» **Exercise directions**
Where a line of the records contains the word "accuracy", show that line.

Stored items
*** Begin section ***

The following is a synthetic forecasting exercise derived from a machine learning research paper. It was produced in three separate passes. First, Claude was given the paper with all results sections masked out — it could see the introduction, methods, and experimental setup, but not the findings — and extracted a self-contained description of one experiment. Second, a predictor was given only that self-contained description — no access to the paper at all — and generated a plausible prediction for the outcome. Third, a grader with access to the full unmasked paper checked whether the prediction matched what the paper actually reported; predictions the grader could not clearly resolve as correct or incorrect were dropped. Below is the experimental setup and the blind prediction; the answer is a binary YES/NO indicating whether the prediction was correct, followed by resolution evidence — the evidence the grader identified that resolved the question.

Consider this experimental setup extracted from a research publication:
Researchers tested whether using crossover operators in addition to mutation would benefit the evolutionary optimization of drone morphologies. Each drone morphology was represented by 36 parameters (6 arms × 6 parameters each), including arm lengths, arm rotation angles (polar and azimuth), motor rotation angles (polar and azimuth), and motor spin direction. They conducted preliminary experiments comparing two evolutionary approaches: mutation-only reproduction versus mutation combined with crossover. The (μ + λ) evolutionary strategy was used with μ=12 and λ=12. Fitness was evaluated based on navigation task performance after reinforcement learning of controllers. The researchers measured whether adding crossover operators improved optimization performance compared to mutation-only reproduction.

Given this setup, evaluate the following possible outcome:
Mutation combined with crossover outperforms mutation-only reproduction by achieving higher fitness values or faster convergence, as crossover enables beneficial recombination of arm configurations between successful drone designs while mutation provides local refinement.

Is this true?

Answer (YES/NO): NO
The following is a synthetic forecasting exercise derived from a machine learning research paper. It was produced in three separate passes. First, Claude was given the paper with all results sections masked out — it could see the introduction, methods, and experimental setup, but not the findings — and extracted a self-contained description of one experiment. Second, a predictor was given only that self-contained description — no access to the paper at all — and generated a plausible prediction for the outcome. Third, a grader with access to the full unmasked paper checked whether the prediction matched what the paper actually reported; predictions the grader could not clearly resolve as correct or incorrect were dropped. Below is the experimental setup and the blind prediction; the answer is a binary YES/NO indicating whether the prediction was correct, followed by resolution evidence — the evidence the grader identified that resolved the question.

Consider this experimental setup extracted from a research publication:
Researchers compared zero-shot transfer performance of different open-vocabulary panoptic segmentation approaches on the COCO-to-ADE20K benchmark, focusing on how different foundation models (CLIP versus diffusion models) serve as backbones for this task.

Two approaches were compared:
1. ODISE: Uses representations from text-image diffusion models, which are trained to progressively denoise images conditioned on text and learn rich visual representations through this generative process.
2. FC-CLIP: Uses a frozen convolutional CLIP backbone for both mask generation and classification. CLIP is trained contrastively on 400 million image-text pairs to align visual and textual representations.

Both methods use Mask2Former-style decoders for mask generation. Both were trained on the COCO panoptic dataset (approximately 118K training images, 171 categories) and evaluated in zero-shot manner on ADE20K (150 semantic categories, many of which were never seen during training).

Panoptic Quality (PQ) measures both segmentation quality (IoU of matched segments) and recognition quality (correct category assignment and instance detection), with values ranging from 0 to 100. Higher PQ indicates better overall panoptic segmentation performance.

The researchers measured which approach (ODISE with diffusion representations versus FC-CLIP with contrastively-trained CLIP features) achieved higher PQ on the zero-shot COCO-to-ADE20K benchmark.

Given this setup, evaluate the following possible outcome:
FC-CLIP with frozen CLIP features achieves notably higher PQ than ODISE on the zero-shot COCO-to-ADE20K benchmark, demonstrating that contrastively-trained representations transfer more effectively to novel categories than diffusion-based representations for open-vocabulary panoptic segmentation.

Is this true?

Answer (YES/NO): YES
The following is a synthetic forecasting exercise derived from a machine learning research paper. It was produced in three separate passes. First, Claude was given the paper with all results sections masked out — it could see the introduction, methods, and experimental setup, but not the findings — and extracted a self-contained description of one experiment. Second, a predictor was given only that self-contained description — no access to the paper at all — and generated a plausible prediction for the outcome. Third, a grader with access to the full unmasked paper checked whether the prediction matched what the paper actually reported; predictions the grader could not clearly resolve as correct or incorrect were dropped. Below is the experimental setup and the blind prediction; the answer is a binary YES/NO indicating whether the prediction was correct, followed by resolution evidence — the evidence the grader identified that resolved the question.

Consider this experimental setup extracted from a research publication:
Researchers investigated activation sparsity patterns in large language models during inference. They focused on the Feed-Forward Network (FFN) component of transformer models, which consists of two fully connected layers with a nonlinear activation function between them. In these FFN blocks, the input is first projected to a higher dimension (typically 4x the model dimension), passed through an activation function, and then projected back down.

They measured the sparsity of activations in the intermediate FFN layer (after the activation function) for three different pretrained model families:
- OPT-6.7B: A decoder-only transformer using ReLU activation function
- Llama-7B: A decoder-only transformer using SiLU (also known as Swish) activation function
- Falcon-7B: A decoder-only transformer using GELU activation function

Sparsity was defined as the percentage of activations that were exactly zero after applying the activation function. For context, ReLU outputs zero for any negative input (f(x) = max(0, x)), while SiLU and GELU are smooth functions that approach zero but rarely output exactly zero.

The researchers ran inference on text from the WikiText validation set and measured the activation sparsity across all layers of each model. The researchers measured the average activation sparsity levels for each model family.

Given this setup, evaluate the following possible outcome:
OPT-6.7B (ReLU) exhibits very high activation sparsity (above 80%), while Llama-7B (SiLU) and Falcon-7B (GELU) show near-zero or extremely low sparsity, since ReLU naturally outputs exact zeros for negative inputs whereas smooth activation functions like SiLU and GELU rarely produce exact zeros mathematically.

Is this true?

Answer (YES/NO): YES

*** End section ***
*** Begin section ***

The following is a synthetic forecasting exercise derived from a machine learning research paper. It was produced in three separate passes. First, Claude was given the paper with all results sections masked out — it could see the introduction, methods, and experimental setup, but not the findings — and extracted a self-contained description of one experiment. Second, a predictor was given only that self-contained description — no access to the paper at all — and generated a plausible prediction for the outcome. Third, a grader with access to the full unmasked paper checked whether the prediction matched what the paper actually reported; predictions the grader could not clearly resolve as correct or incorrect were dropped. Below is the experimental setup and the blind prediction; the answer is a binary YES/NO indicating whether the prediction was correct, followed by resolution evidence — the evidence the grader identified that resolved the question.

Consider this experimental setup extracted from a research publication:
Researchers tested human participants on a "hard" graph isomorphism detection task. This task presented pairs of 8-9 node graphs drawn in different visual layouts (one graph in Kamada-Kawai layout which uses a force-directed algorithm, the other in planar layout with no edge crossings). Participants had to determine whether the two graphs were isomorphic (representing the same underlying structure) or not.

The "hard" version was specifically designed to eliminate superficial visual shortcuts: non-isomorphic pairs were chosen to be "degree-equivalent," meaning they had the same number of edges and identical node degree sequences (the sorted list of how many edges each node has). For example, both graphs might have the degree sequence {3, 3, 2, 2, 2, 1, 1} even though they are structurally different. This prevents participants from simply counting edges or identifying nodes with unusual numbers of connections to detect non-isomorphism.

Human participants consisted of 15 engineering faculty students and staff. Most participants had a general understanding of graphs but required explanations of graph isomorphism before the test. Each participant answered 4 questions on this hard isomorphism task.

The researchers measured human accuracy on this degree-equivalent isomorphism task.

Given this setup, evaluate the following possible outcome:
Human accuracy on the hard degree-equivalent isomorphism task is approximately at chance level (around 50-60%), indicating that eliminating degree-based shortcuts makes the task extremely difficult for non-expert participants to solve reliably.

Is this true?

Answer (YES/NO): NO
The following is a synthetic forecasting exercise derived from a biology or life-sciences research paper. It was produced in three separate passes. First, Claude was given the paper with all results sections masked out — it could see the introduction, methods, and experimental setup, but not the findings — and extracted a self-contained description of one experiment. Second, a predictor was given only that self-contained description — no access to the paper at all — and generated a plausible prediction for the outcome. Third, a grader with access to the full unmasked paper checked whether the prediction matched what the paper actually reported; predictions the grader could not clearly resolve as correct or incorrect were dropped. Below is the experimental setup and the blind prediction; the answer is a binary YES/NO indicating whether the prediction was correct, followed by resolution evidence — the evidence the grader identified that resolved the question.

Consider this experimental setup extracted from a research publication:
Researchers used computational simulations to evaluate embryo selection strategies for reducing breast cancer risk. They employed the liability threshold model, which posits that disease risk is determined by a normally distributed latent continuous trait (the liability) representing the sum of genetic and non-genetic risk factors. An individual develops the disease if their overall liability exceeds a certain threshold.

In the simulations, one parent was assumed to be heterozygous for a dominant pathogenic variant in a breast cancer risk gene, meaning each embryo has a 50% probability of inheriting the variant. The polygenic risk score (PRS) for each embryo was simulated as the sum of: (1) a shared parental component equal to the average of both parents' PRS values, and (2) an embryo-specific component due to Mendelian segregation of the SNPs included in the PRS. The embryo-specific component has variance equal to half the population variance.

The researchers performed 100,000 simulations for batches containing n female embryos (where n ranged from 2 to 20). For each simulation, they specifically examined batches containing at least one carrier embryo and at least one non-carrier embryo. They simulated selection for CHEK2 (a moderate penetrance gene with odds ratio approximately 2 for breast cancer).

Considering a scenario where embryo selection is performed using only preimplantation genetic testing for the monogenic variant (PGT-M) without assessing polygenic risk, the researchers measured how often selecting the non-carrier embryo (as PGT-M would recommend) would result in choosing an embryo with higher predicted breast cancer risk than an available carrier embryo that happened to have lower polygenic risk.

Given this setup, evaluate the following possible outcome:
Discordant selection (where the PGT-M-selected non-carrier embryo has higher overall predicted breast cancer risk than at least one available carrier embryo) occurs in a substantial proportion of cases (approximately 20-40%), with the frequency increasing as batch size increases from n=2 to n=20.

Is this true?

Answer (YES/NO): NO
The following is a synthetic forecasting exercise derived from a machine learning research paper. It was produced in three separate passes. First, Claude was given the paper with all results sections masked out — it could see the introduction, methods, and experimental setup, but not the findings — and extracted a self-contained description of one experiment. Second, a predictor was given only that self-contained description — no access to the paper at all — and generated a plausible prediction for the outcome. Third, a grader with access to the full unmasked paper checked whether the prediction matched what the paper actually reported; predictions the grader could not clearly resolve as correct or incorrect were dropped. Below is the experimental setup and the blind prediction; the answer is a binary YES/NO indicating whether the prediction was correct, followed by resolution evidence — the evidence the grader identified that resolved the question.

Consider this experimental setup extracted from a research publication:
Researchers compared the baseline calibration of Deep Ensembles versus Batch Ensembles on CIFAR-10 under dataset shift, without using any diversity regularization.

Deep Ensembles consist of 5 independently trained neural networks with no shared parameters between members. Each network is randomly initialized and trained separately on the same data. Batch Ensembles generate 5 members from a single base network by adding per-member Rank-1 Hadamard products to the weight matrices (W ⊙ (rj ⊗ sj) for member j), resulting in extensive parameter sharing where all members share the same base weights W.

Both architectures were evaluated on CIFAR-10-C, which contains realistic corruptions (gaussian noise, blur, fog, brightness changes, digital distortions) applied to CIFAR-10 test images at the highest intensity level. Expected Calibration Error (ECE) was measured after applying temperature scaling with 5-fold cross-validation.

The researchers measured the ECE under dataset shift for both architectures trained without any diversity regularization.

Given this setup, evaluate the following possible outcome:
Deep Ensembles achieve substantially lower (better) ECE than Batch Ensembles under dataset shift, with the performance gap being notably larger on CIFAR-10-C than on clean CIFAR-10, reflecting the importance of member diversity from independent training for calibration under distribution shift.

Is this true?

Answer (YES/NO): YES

*** End section ***

» **Exercise answer**
The researchers measured human accuracy on this degree-equivalent isomorphism task.
Human accuracy on the hard degree-equivalent isomorphism task is approximately at chance level (around 50-60%), indicating that eliminating degree-based shortcuts makes the task extremely difficult for non-expert participants to solve reliably.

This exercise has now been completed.